Work item:
The lines you need are those holding the word "namu"; pull them from the material.

Stored data:
....

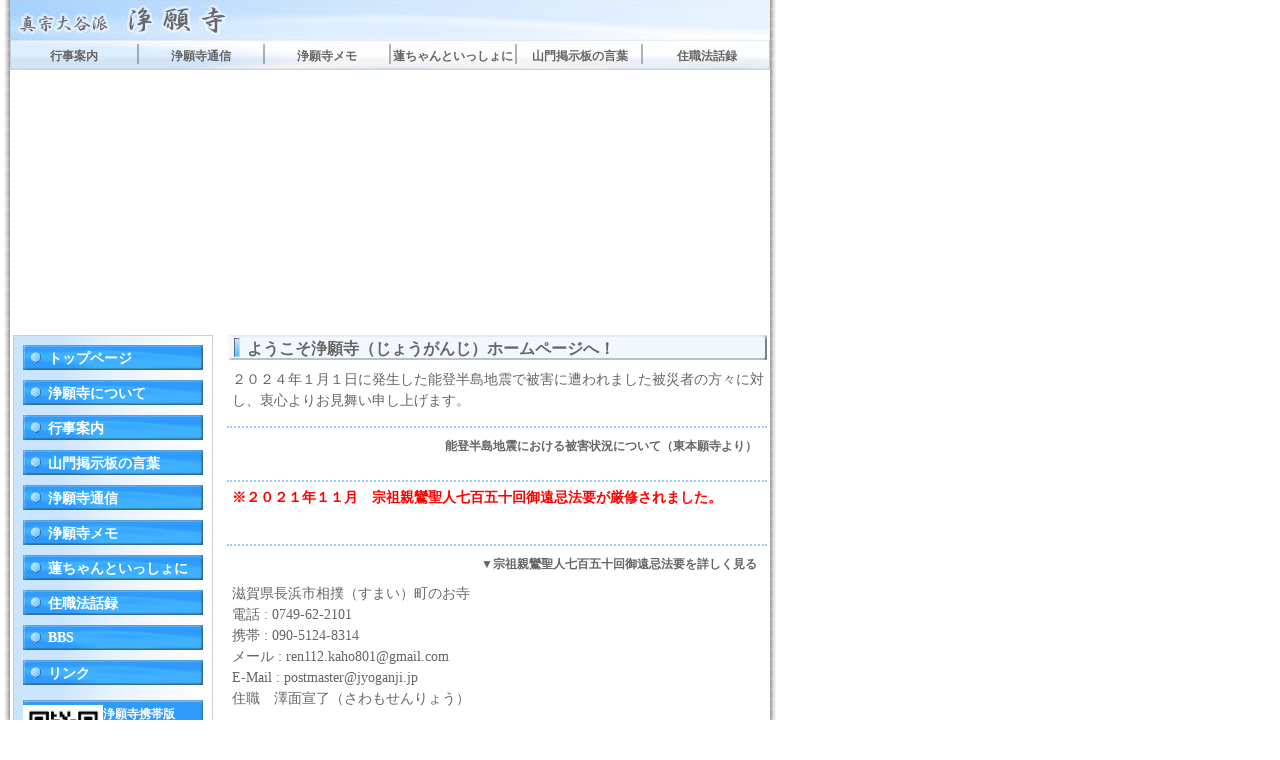

--- FILE ---
content_type: text/html
request_url: http://jyoganji.jp/?eid=00114
body_size: 7388
content:
<html><!-- InstanceBegin template="/Templates/index.dwt" codeOutsideHTMLIsLocked="false" -->
<head>
<title>滋賀県長浜市相撲町 真宗大谷派 浄願寺</title>
<meta name="description" content="滋賀県長浜市相撲町真宗大谷派浄願寺のホームページ"/>
<meta name="keywords"content="滋賀県,長浜市,相撲町,寺,浄願寺,真宗大谷派" /> 
<meta http-equiv="Content-Type" content="text/html; charset=shift_jis" />
<!-- InstanceBeginEditable name="head" -->
<meta name="google-site-verification" content="kGaAupO1fXfZz1XJ-YLO5rpKnTCuFfcZ5TkQfnC7sB0" />
<script>
var ua = navigator.userAgent;
if( ua.indexOf('iPhone') > -1 || ua.indexOf('iPod') > -1 || ua.indexOf('Android') > -1 ) {
    if(confirm('このサイトにはスマートフォン用サイトがあります。スマートフォンサイトを表示しますか？')) {
        location.href = 'http://www.jyoganji.jp/sp/';
    }
}
</script>

<!-- InstanceEndEditable -->
<link href="/css/layout.css" rel="stylesheet" type="text/css" />
<link href="/css/template.css" rel="stylesheet" type="text/css" />
<link href="/css/image.css" rel="stylesheet" type="text/css" />
</head>
<body>

<div id="header"> 真宗大谷派浄願寺</div>
<ul id="navi">
<li><a href="/event.php"id="a">行事案内</a></li>
<li><a href="/newspaper.php"id="b">浄願寺通信</a></li>
<li><a href="/memo.php"id="c">浄願寺メモ</a></li>
<li><a href="/comic.php"id="d">蓮ちゃんといっしょに</a></li>
<li><a href="/newsboard.php"id="e">山門掲示板の言葉</a></li>
<li><a href="/namu.php"id="f">住職法話録</a></li>
</ul>

<div id="image">
<!-- InstanceBeginEditable name="image" -->
<object classid="clsid:D27CDB6E-AE6D-11cf-96B8-444553540000" codebase="http://download.macromedia.com/pub/shockwave/cabs/flash/swflash.cab#version=6,0,29,0" width="760" height="240">
<param name="movie" value="index.swf">
<param name=quality value=high>
<embed src="index.swf" quality=high pluginspage="http://www.macromedia.com/shockwave/download/index.cgi?P1_Prod_Version=ShockwaveFlash" type="application/x-shockwave-flash" width="760" height="240"></embed>
</object>
<!-- InstanceEndEditable -->
</div>

<div id="contents">

<div id="menu_contents">
<div id="menu">
<h5><a href="/">トップページ</a></h5>
<h5><a href="/profile.php">浄願寺について</a></h5>
<h5><a href="/event.php">行事案内</a></h5>
<h5><a href="/newsboard.php">山門掲示板の言葉</a></h5>
<h5><a href="/newspaper.php">浄願寺通信</a></h5>
<h5><a href="/memo.php">浄願寺メモ</a></h5>
<h5><a href="/comic.php">蓮ちゃんといっしょに</a></h5>
<h5><a href="/namu.php">住職法話録</a></h5>
<h5><a href="/imgbbs/">BBS</a></h5>
<h5><a href="/link.php">リンク</a></h5>
<p><a href="/img/qrcode.gif"><img src="/img/qrcode.gif" width="80" border="0" /></a><a href="/i/">浄願寺携帯版</a><br />
携帯で読み取りアクセスしてください</p>
</div>

<div id="button"><a href="/sp/"><img src="/img/sp_button.jpg" alt="スマートフォンサイト"/></a></div>
<div id="button"><a href="/i/"><img src="/img/i_button.jpg" alt="携帯サイト"/></a></div>
</div>

<div id="txt">  
<!-- InstanceBeginEditable name="main" -->

<h2>ようこそ浄願寺（じょうがんじ）ホームページへ！</h2><p>２０２４年１月１日に発生した能登半島地震で被害に遭われました被災者の方々に対し、衷心よりお見舞い申し上げます。</p><h6><a href="https://www.higashihonganji.or.jp/news/relief/54015750/">能登半島地震における被害状況について（東本願寺より）</a></h6><p></p><p><strong>※２０２１年１１月　宗祖親鸞聖人七百五十回御遠忌法要が厳修されました。</strong><br />
<br />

....

Solution to this exercise:
<li><a href="/namu.php"id="f">住職法話録</a></li>
<h5><a href="/namu.php">住職法話録</a></h5>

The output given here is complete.